WHAT THE EXERCISE ASKS:
Copy out every row below word for word, leaving out the pictures.

DATA ROWS:

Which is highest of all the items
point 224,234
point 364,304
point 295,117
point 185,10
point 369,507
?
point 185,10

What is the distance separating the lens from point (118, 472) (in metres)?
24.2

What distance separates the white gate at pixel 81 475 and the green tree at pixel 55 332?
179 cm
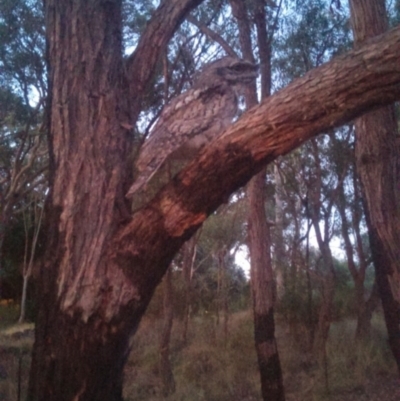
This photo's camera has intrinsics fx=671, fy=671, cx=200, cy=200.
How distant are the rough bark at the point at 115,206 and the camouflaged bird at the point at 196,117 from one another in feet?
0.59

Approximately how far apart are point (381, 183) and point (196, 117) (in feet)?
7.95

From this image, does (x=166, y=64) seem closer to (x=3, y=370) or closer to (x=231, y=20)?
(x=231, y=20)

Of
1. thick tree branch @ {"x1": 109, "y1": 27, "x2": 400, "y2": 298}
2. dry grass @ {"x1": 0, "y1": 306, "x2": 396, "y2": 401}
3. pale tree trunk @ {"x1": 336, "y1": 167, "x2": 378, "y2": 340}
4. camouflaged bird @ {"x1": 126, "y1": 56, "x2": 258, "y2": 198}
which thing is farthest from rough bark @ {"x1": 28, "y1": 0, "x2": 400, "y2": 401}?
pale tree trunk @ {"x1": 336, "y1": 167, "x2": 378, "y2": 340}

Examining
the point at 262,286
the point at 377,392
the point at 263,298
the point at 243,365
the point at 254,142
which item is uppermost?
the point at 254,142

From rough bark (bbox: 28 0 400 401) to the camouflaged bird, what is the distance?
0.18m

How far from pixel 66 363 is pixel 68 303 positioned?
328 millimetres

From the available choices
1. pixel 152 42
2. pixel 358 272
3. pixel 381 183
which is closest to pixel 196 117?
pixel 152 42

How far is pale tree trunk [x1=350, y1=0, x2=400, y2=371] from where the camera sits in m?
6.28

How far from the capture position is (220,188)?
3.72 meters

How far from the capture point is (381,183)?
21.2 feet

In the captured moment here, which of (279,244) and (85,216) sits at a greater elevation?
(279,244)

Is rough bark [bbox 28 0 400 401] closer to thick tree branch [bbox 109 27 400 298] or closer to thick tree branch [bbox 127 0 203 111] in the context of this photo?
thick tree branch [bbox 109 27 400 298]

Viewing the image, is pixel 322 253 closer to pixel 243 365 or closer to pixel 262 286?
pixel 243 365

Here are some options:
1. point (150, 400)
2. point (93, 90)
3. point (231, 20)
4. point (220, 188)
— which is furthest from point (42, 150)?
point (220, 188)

SOLUTION TO THIS EXERCISE:
Which is highest of all the items
point 224,234
point 364,304
point 295,117
point 185,10
point 369,507
?
point 185,10

What is the distance separating the lens from point (118, 472) (in metres)?
24.2

What distance separates the white gate at pixel 81 475 and the green tree at pixel 55 332?
179 cm
This photo's camera has intrinsics fx=671, fy=671, cx=200, cy=200.
How distant are the rough bark at the point at 115,206 and the camouflaged bird at the point at 196,117 from one another in feet?
0.59

Approximately how far apart are point (381, 183) and point (196, 117) (in feet)?
7.95

From this image, does (x=166, y=64) seem closer to (x=3, y=370) or closer to (x=231, y=20)?
(x=231, y=20)

Of
1. thick tree branch @ {"x1": 109, "y1": 27, "x2": 400, "y2": 298}
2. dry grass @ {"x1": 0, "y1": 306, "x2": 396, "y2": 401}
3. pale tree trunk @ {"x1": 336, "y1": 167, "x2": 378, "y2": 340}
4. camouflaged bird @ {"x1": 126, "y1": 56, "x2": 258, "y2": 198}
which thing is farthest from rough bark @ {"x1": 28, "y1": 0, "x2": 400, "y2": 401}?
pale tree trunk @ {"x1": 336, "y1": 167, "x2": 378, "y2": 340}

Examining
the point at 262,286
the point at 377,392
the point at 263,298
the point at 243,365
the point at 254,142
which item is uppermost?
the point at 254,142

From rough bark (bbox: 28 0 400 401) to the camouflaged bird, what is the distance?
0.18m

How far from pixel 66 363 is pixel 68 303 positioned?
328 millimetres

From the available choices
1. pixel 152 42
2. pixel 358 272
3. pixel 381 183
which is closest to pixel 196 117?
pixel 152 42

How far is pale tree trunk [x1=350, y1=0, x2=400, y2=371] from where the camera sits in m?
6.28

How far from the capture position is (220,188)?
3.72 meters

How far from the capture point is (381,183)?
21.2 feet

In the captured moment here, which of (279,244) and (85,216) sits at a greater elevation?
(279,244)

Is rough bark [bbox 28 0 400 401] closer to thick tree branch [bbox 109 27 400 298] or closer to thick tree branch [bbox 127 0 203 111] in the context of this photo?
thick tree branch [bbox 109 27 400 298]

Viewing the image, is pixel 322 253 closer to pixel 243 365 or closer to pixel 262 286?
pixel 243 365

Here are some options:
1. point (150, 400)
2. point (93, 90)
3. point (231, 20)
4. point (220, 188)
— which is furthest from point (42, 150)?
point (220, 188)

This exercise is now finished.